■ **SUPPLIED RECORDS**
***
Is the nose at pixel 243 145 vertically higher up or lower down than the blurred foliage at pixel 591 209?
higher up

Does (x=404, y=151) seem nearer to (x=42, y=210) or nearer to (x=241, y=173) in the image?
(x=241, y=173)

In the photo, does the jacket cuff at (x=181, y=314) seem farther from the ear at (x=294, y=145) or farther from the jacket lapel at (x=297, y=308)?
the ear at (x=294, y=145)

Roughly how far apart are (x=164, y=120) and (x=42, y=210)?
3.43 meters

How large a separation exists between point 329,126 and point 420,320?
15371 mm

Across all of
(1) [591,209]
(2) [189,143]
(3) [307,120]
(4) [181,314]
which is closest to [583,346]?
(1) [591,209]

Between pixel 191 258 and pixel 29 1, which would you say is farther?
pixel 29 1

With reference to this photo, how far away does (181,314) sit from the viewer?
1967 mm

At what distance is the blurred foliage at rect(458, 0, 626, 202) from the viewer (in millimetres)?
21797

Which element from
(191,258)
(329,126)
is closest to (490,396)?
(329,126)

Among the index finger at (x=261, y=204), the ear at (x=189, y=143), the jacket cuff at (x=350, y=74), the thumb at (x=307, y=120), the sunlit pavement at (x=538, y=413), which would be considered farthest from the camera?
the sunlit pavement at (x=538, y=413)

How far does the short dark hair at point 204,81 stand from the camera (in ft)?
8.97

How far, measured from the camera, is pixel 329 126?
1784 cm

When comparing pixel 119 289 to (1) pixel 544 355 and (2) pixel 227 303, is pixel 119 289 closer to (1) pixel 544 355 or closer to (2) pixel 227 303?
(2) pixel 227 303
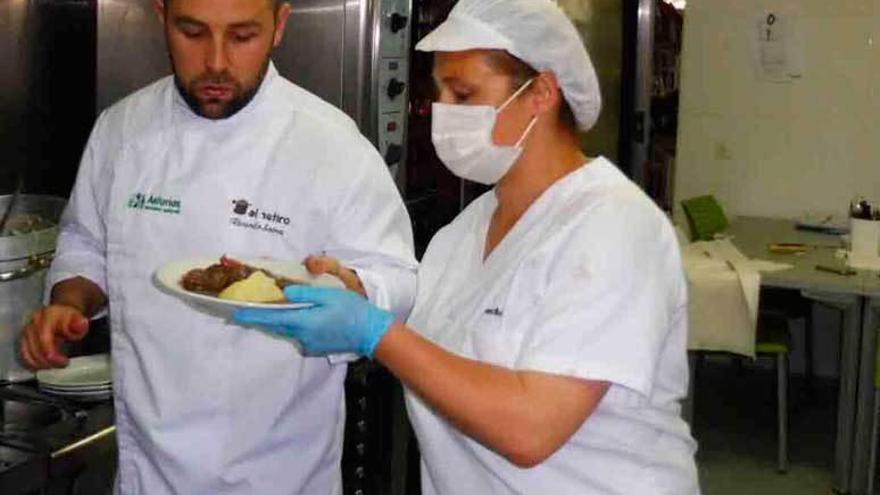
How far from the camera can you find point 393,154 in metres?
2.66

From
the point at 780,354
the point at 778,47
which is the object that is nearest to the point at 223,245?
the point at 780,354

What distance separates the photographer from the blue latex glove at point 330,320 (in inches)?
53.1

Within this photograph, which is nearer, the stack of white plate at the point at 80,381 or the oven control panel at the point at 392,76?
the stack of white plate at the point at 80,381

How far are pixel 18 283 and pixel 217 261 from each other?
686 millimetres

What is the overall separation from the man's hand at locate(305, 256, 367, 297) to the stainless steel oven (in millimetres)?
917

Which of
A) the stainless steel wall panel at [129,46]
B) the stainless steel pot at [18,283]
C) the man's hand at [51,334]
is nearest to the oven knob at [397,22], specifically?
the stainless steel wall panel at [129,46]

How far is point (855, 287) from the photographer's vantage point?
3719 mm

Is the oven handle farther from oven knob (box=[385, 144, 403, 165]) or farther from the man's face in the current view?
oven knob (box=[385, 144, 403, 165])

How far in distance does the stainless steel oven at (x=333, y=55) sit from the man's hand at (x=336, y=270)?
3.01 feet

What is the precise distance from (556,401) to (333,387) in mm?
641

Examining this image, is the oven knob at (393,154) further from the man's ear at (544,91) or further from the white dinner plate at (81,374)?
the man's ear at (544,91)

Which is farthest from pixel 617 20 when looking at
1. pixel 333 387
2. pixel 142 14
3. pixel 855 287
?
pixel 333 387

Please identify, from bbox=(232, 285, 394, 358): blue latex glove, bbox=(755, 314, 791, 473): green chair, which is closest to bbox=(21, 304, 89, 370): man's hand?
bbox=(232, 285, 394, 358): blue latex glove

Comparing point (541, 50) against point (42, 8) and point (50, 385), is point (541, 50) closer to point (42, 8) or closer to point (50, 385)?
point (50, 385)
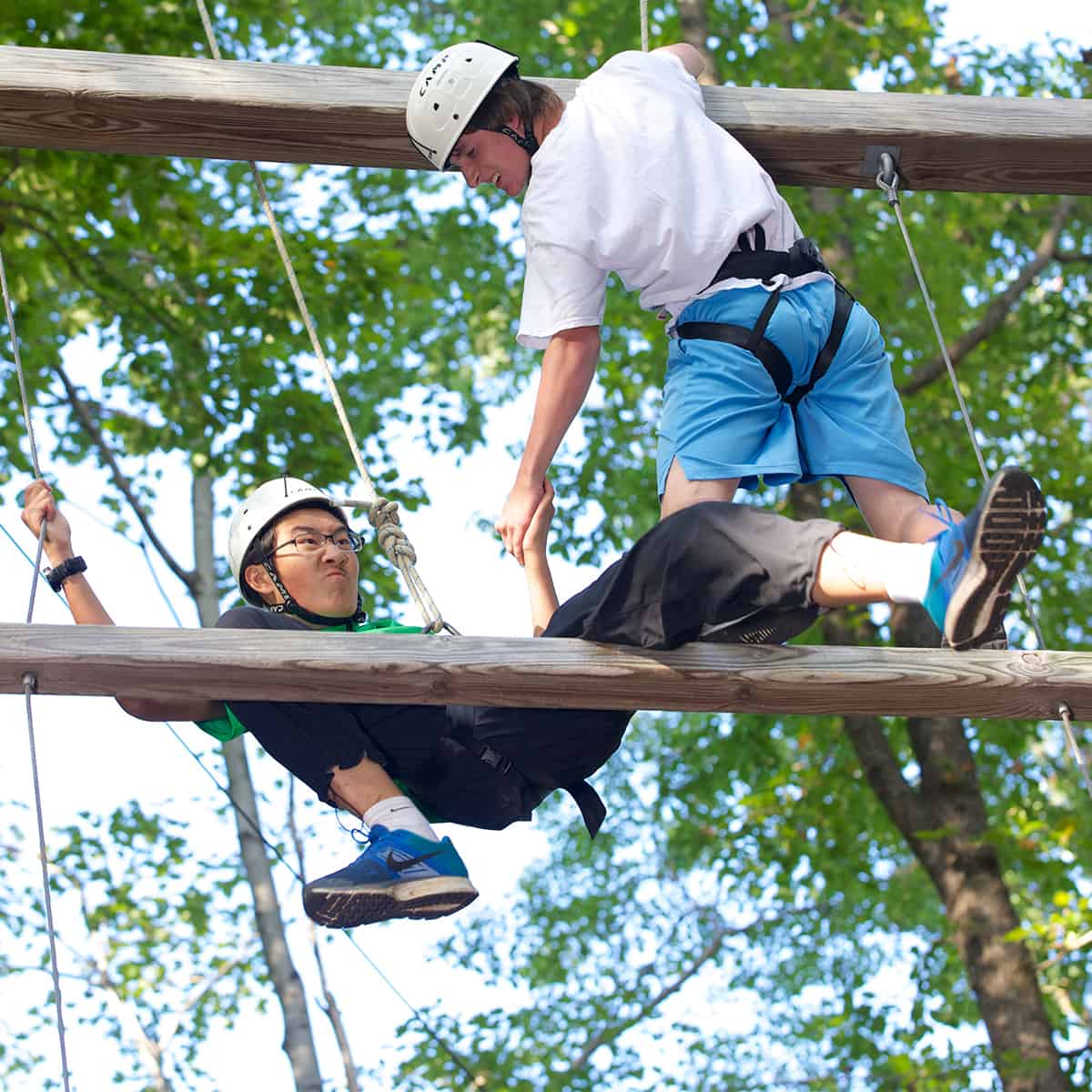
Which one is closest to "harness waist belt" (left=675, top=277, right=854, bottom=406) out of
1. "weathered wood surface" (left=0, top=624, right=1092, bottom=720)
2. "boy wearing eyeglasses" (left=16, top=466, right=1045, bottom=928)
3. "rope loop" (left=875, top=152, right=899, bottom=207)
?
"boy wearing eyeglasses" (left=16, top=466, right=1045, bottom=928)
***
■ **PROBLEM REQUIREMENTS**
Quote every entry exactly, with the pictures omitted.

■ **THE SOLUTION**
Is the nose at pixel 243 145 vertically higher up or lower down than the blurred foliage at pixel 591 209?
higher up

Does (x=404, y=151) seem nearer to (x=42, y=210) or nearer to (x=241, y=173) in the image?
(x=241, y=173)

In the photo, does the jacket cuff at (x=181, y=314) seem farther from the ear at (x=294, y=145) or farther from the jacket lapel at (x=297, y=308)?
the ear at (x=294, y=145)

Roughly how far apart are (x=164, y=120) and (x=42, y=210)?
3.43 meters

How large a separation exists between point 329,126 and point 420,320?
15371 mm

Across all of
(1) [591,209]
(2) [189,143]
(3) [307,120]
(4) [181,314]
which is closest to [583,346]?
(1) [591,209]

Between pixel 191 258 and pixel 29 1, which would you say is farther?
pixel 29 1

With reference to this photo, how far away does (181,314) sit from the viewer?
1967 mm

At what distance is the blurred foliage at rect(458, 0, 626, 202) from the viewer (in millimetres)?
21797

Which element from
(191,258)
(329,126)
is closest to (490,396)?
(329,126)

Among the index finger at (x=261, y=204), the ear at (x=189, y=143), the jacket cuff at (x=350, y=74), the thumb at (x=307, y=120), the sunlit pavement at (x=538, y=413), which would be considered farthest from the camera?
the sunlit pavement at (x=538, y=413)

How far does the short dark hair at point 204,81 stand from the camera (in ft)?
8.97

How far, measured from the camera, is pixel 329 126?
1784 cm

When comparing pixel 119 289 to (1) pixel 544 355 and (2) pixel 227 303, is pixel 119 289 closer to (1) pixel 544 355 or closer to (2) pixel 227 303?
(2) pixel 227 303
How far from the camera can you find point 393,154 in metres?
2.66

From
the point at 780,354
the point at 778,47
which is the object that is nearest to the point at 223,245?
the point at 780,354

What distance separates the photographer from the blue latex glove at point 330,320 (in inches)?
53.1

Within this photograph, which is nearer, the stack of white plate at the point at 80,381 or the oven control panel at the point at 392,76?
the stack of white plate at the point at 80,381

How far are pixel 18 283 and pixel 217 261 from each other?
686 millimetres

What is the overall separation from the man's hand at locate(305, 256, 367, 297) to the stainless steel oven (in millimetres)?
917

Which of
A) the stainless steel wall panel at [129,46]
B) the stainless steel pot at [18,283]
C) the man's hand at [51,334]
is nearest to the oven knob at [397,22], specifically?
the stainless steel wall panel at [129,46]

How far is point (855, 287) from the photographer's vantage point?
3719 mm

Is the oven handle farther from oven knob (box=[385, 144, 403, 165]) or farther from the man's face in the current view?
oven knob (box=[385, 144, 403, 165])

How far in distance does the stainless steel oven at (x=333, y=55) sit from the man's hand at (x=336, y=270)?
3.01 feet

What is the precise distance from (556,401) to (333,387) in mm?
641

Examining this image, is the oven knob at (393,154) further from the man's ear at (544,91) or further from the white dinner plate at (81,374)?
the man's ear at (544,91)

Which is farthest from pixel 617 20 when looking at
1. pixel 333 387
2. pixel 142 14
3. pixel 855 287
?
pixel 333 387

Please identify, from bbox=(232, 285, 394, 358): blue latex glove, bbox=(755, 314, 791, 473): green chair, which is closest to bbox=(21, 304, 89, 370): man's hand?
bbox=(232, 285, 394, 358): blue latex glove

Comparing point (541, 50) against point (42, 8) and point (50, 385), is point (541, 50) closer to point (42, 8) or closer to point (50, 385)?
point (50, 385)
Which one is closest to "harness waist belt" (left=675, top=277, right=854, bottom=406) out of
1. "weathered wood surface" (left=0, top=624, right=1092, bottom=720)
2. "boy wearing eyeglasses" (left=16, top=466, right=1045, bottom=928)
3. "rope loop" (left=875, top=152, right=899, bottom=207)
?
"boy wearing eyeglasses" (left=16, top=466, right=1045, bottom=928)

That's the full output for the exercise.